WORK TASK: Please copy out the entries below exactly, beginning with the line that contains "Apartamento 1 dormitorio" and ending with the line that contains "Tee Jays: Ladies", and include nothing outside that span.
==== INFORMATION SUPPLIED
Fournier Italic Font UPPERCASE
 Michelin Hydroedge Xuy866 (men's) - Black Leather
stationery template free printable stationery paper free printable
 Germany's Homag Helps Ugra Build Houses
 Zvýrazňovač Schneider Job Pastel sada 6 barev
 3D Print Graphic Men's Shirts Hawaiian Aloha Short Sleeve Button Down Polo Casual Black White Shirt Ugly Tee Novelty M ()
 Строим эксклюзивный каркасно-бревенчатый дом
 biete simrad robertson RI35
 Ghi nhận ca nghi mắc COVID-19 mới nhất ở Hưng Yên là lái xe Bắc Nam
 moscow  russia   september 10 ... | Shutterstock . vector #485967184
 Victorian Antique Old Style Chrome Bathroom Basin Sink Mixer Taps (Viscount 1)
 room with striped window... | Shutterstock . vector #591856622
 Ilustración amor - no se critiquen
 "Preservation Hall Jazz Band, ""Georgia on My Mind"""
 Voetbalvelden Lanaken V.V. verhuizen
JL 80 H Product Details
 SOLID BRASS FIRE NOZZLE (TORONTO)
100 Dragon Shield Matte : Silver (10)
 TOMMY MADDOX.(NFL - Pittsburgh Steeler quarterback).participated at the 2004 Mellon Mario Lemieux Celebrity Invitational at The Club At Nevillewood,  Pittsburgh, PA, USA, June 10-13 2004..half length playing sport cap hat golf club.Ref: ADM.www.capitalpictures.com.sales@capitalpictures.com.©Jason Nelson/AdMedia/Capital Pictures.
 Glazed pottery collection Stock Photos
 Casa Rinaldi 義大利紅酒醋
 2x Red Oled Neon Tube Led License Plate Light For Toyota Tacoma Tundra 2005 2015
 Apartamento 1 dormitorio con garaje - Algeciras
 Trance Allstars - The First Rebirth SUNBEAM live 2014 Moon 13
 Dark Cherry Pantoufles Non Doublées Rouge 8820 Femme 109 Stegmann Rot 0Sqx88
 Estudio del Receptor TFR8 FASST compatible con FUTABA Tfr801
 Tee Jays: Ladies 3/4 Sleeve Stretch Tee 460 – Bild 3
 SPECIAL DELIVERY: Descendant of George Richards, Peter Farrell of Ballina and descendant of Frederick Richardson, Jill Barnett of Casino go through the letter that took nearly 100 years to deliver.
========
ANSWER SPACE:
 Apartamento 1 dormitorio con garaje - Algeciras
 Trance Allstars - The First Rebirth SUNBEAM live 2014 Moon 13
 Dark Cherry Pantoufles Non Doublées Rouge 8820 Femme 109 Stegmann Rot 0Sqx88
 Estudio del Receptor TFR8 FASST compatible con FUTABA Tfr801
 Tee Jays: Ladies 3/4 Sleeve Stretch Tee 460 – Bild 3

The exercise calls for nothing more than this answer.